▸ Problem statement
Write out the entries verbatim and leave the images out of the copy.

▸ Given records
***
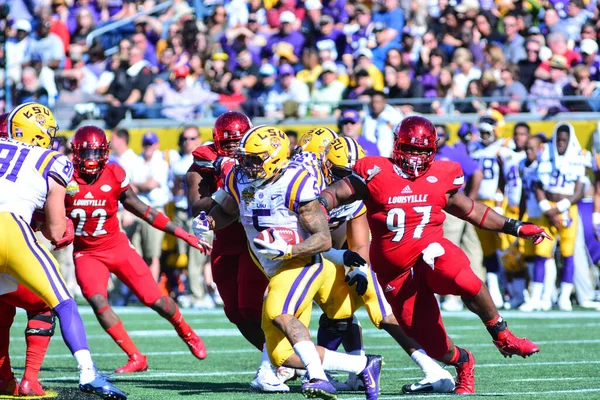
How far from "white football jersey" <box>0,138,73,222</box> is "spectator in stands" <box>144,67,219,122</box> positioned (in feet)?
27.7

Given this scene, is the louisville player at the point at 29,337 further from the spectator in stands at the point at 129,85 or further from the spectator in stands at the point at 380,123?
the spectator in stands at the point at 129,85

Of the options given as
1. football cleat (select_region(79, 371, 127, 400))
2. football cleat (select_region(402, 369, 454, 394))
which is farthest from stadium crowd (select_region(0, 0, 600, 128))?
football cleat (select_region(79, 371, 127, 400))

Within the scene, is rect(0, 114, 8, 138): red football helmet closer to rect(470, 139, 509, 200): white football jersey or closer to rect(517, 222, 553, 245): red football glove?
rect(517, 222, 553, 245): red football glove

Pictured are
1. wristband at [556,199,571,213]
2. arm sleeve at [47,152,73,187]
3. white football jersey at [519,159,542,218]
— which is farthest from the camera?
white football jersey at [519,159,542,218]

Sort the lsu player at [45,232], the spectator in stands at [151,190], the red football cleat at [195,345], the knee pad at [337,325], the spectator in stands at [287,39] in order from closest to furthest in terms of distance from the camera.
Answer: the lsu player at [45,232] < the knee pad at [337,325] < the red football cleat at [195,345] < the spectator in stands at [151,190] < the spectator in stands at [287,39]

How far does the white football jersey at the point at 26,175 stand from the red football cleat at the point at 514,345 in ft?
8.52

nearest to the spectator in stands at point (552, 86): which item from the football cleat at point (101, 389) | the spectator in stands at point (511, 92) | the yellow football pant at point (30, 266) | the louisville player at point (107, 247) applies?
the spectator in stands at point (511, 92)

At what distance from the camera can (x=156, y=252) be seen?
43.9ft

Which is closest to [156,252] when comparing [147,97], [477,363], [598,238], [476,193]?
[147,97]

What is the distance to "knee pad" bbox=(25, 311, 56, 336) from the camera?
264 inches

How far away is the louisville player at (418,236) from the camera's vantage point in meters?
6.60

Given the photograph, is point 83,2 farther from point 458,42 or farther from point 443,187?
point 443,187

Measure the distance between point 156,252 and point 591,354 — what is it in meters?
6.24

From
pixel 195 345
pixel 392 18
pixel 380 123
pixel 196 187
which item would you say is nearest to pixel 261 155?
pixel 196 187
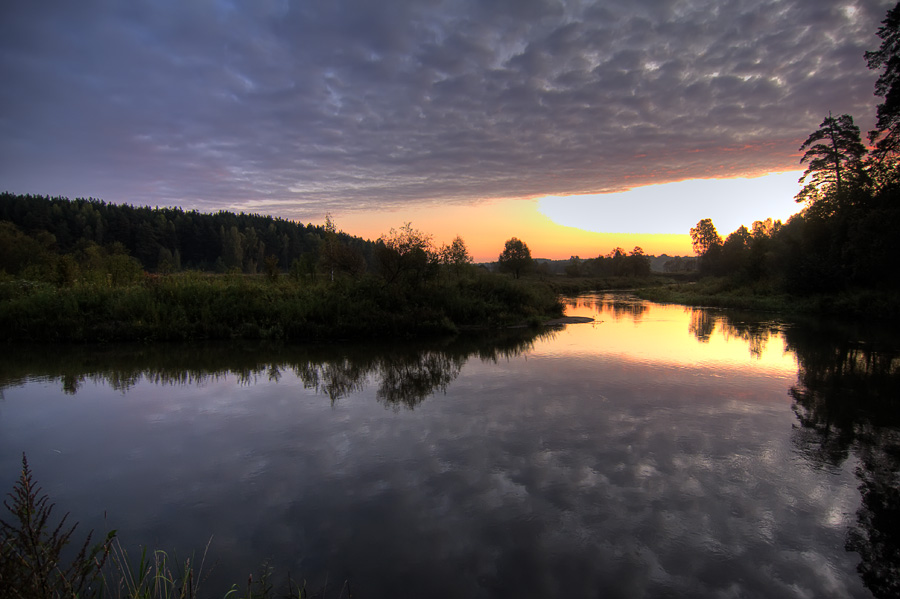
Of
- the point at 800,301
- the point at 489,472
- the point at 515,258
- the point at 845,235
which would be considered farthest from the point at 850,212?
the point at 515,258

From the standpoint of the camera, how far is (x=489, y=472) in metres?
5.98

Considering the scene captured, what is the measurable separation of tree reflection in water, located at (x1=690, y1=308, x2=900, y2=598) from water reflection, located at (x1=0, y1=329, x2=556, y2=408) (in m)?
***
▸ Answer to this task
How far from "white football jersey" <box>0,138,73,222</box> is "spectator in stands" <box>144,67,219,122</box> positioned (in feet)?
27.7

Given this scene, is the louisville player at the point at 29,337 further from the spectator in stands at the point at 129,85 or further from the spectator in stands at the point at 380,123?
the spectator in stands at the point at 129,85

Of the options given as
1. football cleat (select_region(79, 371, 127, 400))
2. football cleat (select_region(402, 369, 454, 394))
which is farthest from stadium crowd (select_region(0, 0, 600, 128))?
football cleat (select_region(79, 371, 127, 400))

Within the scene, is rect(0, 114, 8, 138): red football helmet closer to rect(470, 139, 509, 200): white football jersey or closer to rect(517, 222, 553, 245): red football glove?
rect(517, 222, 553, 245): red football glove

Pictured are
1. wristband at [556,199,571,213]
2. arm sleeve at [47,152,73,187]
3. white football jersey at [519,159,542,218]
— which is farthest from the camera?
white football jersey at [519,159,542,218]

Sort the lsu player at [45,232], the spectator in stands at [151,190], the red football cleat at [195,345], the knee pad at [337,325], the spectator in stands at [287,39] in order from closest to furthest in terms of distance from the camera.
Answer: the lsu player at [45,232] < the knee pad at [337,325] < the red football cleat at [195,345] < the spectator in stands at [151,190] < the spectator in stands at [287,39]

How far does the white football jersey at the point at 26,175 stand from the red football cleat at the point at 514,345 in ft?
8.52

nearest to the spectator in stands at point (552, 86): which item from the football cleat at point (101, 389) | the spectator in stands at point (511, 92) | the yellow football pant at point (30, 266) | the louisville player at point (107, 247) applies?
the spectator in stands at point (511, 92)

At what distance from the camera can (x=156, y=252) be seen?
43.9ft

Which is closest to [156,252] when comparing [147,97], [477,363], [598,238], [476,193]?
[147,97]

What is the distance to "knee pad" bbox=(25, 311, 56, 336) from the camera?
264 inches

How far away is the louisville player at (418,236) from the camera's vantage point in meters?
6.60

Given the photograph, is point 83,2 farther from point 458,42 or farther from point 443,187?
point 443,187

Measure the distance between point 156,252 and point 591,354 — what is it in meters?
6.24

From
pixel 195 345
pixel 392 18
pixel 380 123
pixel 196 187
which item would you say is nearest to pixel 261 155?
pixel 196 187
Of
- the point at 800,301
- the point at 489,472
- the point at 515,258
- the point at 845,235
which would be considered farthest from the point at 850,212?
the point at 515,258

From the standpoint of the camera, how far is (x=489, y=472) in metres?
5.98

Considering the scene captured, what is the measurable separation of tree reflection in water, located at (x1=690, y1=308, x2=900, y2=598) from water reflection, located at (x1=0, y1=329, x2=556, y2=408) (in m)?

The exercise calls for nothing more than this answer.